Content starts
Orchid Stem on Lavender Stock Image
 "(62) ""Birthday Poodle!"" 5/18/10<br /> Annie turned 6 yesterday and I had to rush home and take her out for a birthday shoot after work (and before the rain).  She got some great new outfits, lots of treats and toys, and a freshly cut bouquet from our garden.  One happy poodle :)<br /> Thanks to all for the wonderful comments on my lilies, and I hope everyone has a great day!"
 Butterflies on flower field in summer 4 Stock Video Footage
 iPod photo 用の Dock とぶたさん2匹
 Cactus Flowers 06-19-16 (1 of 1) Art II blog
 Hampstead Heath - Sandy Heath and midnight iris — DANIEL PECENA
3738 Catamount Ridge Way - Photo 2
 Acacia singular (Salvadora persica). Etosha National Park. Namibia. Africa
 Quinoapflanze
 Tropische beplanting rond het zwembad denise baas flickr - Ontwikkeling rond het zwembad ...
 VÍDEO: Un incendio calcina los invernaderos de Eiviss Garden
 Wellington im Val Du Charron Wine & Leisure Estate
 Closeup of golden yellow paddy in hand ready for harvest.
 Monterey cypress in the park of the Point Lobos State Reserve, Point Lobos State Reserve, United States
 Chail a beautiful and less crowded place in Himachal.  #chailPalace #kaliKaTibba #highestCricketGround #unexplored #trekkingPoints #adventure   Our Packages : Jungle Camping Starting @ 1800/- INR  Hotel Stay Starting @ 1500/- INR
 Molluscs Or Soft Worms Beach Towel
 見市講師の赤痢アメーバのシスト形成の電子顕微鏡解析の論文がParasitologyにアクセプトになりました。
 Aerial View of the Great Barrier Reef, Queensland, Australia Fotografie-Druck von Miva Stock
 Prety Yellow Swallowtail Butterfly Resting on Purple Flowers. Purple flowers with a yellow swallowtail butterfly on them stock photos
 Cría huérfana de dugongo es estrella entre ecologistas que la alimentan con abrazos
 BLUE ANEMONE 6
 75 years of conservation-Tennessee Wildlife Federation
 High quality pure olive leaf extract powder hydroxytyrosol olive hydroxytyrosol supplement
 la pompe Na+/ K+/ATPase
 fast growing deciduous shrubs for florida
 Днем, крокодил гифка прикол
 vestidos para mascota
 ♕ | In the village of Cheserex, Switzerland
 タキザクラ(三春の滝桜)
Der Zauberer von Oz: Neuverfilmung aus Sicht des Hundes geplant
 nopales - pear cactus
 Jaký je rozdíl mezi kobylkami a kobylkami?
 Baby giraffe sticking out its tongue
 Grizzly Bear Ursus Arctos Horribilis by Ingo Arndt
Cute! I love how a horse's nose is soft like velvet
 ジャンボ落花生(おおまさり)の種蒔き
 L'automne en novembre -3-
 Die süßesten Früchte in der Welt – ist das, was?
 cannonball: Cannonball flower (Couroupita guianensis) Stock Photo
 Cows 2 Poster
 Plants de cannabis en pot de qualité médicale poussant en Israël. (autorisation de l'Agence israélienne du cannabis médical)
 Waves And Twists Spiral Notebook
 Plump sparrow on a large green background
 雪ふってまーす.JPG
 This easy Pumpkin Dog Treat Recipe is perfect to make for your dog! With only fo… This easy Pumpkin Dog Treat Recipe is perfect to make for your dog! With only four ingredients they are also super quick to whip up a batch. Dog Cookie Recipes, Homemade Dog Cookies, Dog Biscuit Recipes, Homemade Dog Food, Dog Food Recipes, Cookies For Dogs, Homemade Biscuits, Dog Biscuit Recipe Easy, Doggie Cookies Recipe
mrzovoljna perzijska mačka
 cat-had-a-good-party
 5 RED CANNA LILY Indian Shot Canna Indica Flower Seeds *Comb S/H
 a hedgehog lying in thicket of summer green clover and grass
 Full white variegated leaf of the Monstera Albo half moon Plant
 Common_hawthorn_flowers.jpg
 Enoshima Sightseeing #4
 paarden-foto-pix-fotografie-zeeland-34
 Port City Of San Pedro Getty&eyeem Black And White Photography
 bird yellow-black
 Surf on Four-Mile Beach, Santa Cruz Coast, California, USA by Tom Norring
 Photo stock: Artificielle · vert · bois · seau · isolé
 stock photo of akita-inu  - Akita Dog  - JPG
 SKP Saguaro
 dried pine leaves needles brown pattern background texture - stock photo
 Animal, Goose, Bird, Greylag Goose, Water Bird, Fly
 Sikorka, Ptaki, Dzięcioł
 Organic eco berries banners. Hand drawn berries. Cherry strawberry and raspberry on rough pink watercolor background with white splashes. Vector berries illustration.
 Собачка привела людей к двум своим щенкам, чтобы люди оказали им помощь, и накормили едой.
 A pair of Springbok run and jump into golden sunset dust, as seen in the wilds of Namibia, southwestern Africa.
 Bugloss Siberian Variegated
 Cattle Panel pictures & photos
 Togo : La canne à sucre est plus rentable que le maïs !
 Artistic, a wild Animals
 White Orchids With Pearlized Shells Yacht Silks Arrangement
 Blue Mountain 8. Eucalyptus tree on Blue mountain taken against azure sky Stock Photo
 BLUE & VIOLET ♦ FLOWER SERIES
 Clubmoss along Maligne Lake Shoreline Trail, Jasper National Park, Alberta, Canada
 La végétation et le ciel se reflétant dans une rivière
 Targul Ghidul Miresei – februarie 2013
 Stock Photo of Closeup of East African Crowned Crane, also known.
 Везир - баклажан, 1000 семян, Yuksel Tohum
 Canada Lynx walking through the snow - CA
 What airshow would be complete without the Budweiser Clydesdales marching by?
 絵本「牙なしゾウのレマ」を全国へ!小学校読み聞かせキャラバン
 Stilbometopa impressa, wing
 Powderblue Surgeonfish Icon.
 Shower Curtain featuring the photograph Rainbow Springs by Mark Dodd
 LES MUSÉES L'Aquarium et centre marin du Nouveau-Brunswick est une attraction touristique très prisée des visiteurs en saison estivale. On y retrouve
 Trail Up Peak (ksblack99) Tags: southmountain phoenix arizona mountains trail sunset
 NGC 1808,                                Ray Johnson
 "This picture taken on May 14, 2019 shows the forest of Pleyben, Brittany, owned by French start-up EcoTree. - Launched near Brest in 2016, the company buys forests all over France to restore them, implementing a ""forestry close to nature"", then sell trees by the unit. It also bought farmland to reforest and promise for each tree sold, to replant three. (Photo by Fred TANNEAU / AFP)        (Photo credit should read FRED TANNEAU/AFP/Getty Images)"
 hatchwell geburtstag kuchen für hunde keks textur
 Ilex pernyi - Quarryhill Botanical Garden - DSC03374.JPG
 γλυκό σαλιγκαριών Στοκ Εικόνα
Content ends
▶ **Assigned task**
Your answer must be an exact copy of every entry above.

▶ **The completed task**
Orchid Stem on Lavender Stock Image
 "(62) ""Birthday Poodle!"" 5/18/10<br /> Annie turned 6 yesterday and I had to rush home and take her out for a birthday shoot after work (and before the rain).  She got some great new outfits, lots of treats and toys, and a freshly cut bouquet from our garden.  One happy poodle :)<br /> Thanks to all for the wonderful comments on my lilies, and I hope everyone has a great day!"
 Butterflies on flower field in summer 4 Stock Video Footage
 iPod photo 用の Dock とぶたさん2匹
 Cactus Flowers 06-19-16 (1 of 1) Art II blog
 Hampstead Heath - Sandy Heath and midnight iris — DANIEL PECENA
3738 Catamount Ridge Way - Photo 2
 Acacia singular (Salvadora persica). Etosha National Park. Namibia. Africa
 Quinoapflanze
 Tropische beplanting rond het zwembad denise baas flickr - Ontwikkeling rond het zwembad ...
 VÍDEO: Un incendio calcina los invernaderos de Eiviss Garden
 Wellington im Val Du Charron Wine & Leisure Estate
 Closeup of golden yellow paddy in hand ready for harvest.
 Monterey cypress in the park of the Point Lobos State Reserve, Point Lobos State Reserve, United States
 Chail a beautiful and less crowded place in Himachal.  #chailPalace #kaliKaTibba #highestCricketGround #unexplored #trekkingPoints #adventure   Our Packages : Jungle Camping Starting @ 1800/- INR  Hotel Stay Starting @ 1500/- INR
 Molluscs Or Soft Worms Beach Towel
 見市講師の赤痢アメーバのシスト形成の電子顕微鏡解析の論文がParasitologyにアクセプトになりました。
 Aerial View of the Great Barrier Reef, Queensland, Australia Fotografie-Druck von Miva Stock
 Prety Yellow Swallowtail Butterfly Resting on Purple Flowers. Purple flowers with a yellow swallowtail butterfly on them stock photos
 Cría huérfana de dugongo es estrella entre ecologistas que la alimentan con abrazos
 BLUE ANEMONE 6
 75 years of conservation-Tennessee Wildlife Federation
 High quality pure olive leaf extract powder hydroxytyrosol olive hydroxytyrosol supplement
 la pompe Na+/ K+/ATPase
 fast growing deciduous shrubs for florida
 Днем, крокодил гифка прикол
 vestidos para mascota
 ♕ | In the village of Cheserex, Switzerland
 タキザクラ(三春の滝桜)
Der Zauberer von Oz: Neuverfilmung aus Sicht des Hundes geplant
 nopales - pear cactus
 Jaký je rozdíl mezi kobylkami a kobylkami?
 Baby giraffe sticking out its tongue
 Grizzly Bear Ursus Arctos Horribilis by Ingo Arndt
Cute! I love how a horse's nose is soft like velvet
 ジャンボ落花生(おおまさり)の種蒔き
 L'automne en novembre -3-
 Die süßesten Früchte in der Welt – ist das, was?
 cannonball: Cannonball flower (Couroupita guianensis) Stock Photo
 Cows 2 Poster
 Plants de cannabis en pot de qualité médicale poussant en Israël. (autorisation de l'Agence israélienne du cannabis médical)
 Waves And Twists Spiral Notebook
 Plump sparrow on a large green background
 雪ふってまーす.JPG
 This easy Pumpkin Dog Treat Recipe is perfect to make for your dog! With only fo… This easy Pumpkin Dog Treat Recipe is perfect to make for your dog! With only four ingredients they are also super quick to whip up a batch. Dog Cookie Recipes, Homemade Dog Cookies, Dog Biscuit Recipes, Homemade Dog Food, Dog Food Recipes, Cookies For Dogs, Homemade Biscuits, Dog Biscuit Recipe Easy, Doggie Cookies Recipe
mrzovoljna perzijska mačka
 cat-had-a-good-party
 5 RED CANNA LILY Indian Shot Canna Indica Flower Seeds *Comb S/H
 a hedgehog lying in thicket of summer green clover and grass
 Full white variegated leaf of the Monstera Albo half moon Plant
 Common_hawthorn_flowers.jpg
 Enoshima Sightseeing #4
 paarden-foto-pix-fotografie-zeeland-34
 Port City Of San Pedro Getty&eyeem Black And White Photography
 bird yellow-black
 Surf on Four-Mile Beach, Santa Cruz Coast, California, USA by Tom Norring
 Photo stock: Artificielle · vert · bois · seau · isolé
 stock photo of akita-inu  - Akita Dog  - JPG
 SKP Saguaro
 dried pine leaves needles brown pattern background texture - stock photo
 Animal, Goose, Bird, Greylag Goose, Water Bird, Fly
 Sikorka, Ptaki, Dzięcioł
 Organic eco berries banners. Hand drawn berries. Cherry strawberry and raspberry on rough pink watercolor background with white splashes. Vector berries illustration.
 Собачка привела людей к двум своим щенкам, чтобы люди оказали им помощь, и накормили едой.
 A pair of Springbok run and jump into golden sunset dust, as seen in the wilds of Namibia, southwestern Africa.
 Bugloss Siberian Variegated
 Cattle Panel pictures & photos
 Togo : La canne à sucre est plus rentable que le maïs !
 Artistic, a wild Animals
 White Orchids With Pearlized Shells Yacht Silks Arrangement
 Blue Mountain 8. Eucalyptus tree on Blue mountain taken against azure sky Stock Photo
 BLUE & VIOLET ♦ FLOWER SERIES
 Clubmoss along Maligne Lake Shoreline Trail, Jasper National Park, Alberta, Canada
 La végétation et le ciel se reflétant dans une rivière
 Targul Ghidul Miresei – februarie 2013
 Stock Photo of Closeup of East African Crowned Crane, also known.
 Везир - баклажан, 1000 семян, Yuksel Tohum
 Canada Lynx walking through the snow - CA
 What airshow would be complete without the Budweiser Clydesdales marching by?
 絵本「牙なしゾウのレマ」を全国へ!小学校読み聞かせキャラバン
 Stilbometopa impressa, wing
 Powderblue Surgeonfish Icon.
 Shower Curtain featuring the photograph Rainbow Springs by Mark Dodd
 LES MUSÉES L'Aquarium et centre marin du Nouveau-Brunswick est une attraction touristique très prisée des visiteurs en saison estivale. On y retrouve
 Trail Up Peak (ksblack99) Tags: southmountain phoenix arizona mountains trail sunset
 NGC 1808,                                Ray Johnson
 "This picture taken on May 14, 2019 shows the forest of Pleyben, Brittany, owned by French start-up EcoTree. - Launched near Brest in 2016, the company buys forests all over France to restore them, implementing a ""forestry close to nature"", then sell trees by the unit. It also bought farmland to reforest and promise for each tree sold, to replant three. (Photo by Fred TANNEAU / AFP)        (Photo credit should read FRED TANNEAU/AFP/Getty Images)"
 hatchwell geburtstag kuchen für hunde keks textur
 Ilex pernyi - Quarryhill Botanical Garden - DSC03374.JPG
 γλυκό σαλιγκαριών Στοκ Εικόνα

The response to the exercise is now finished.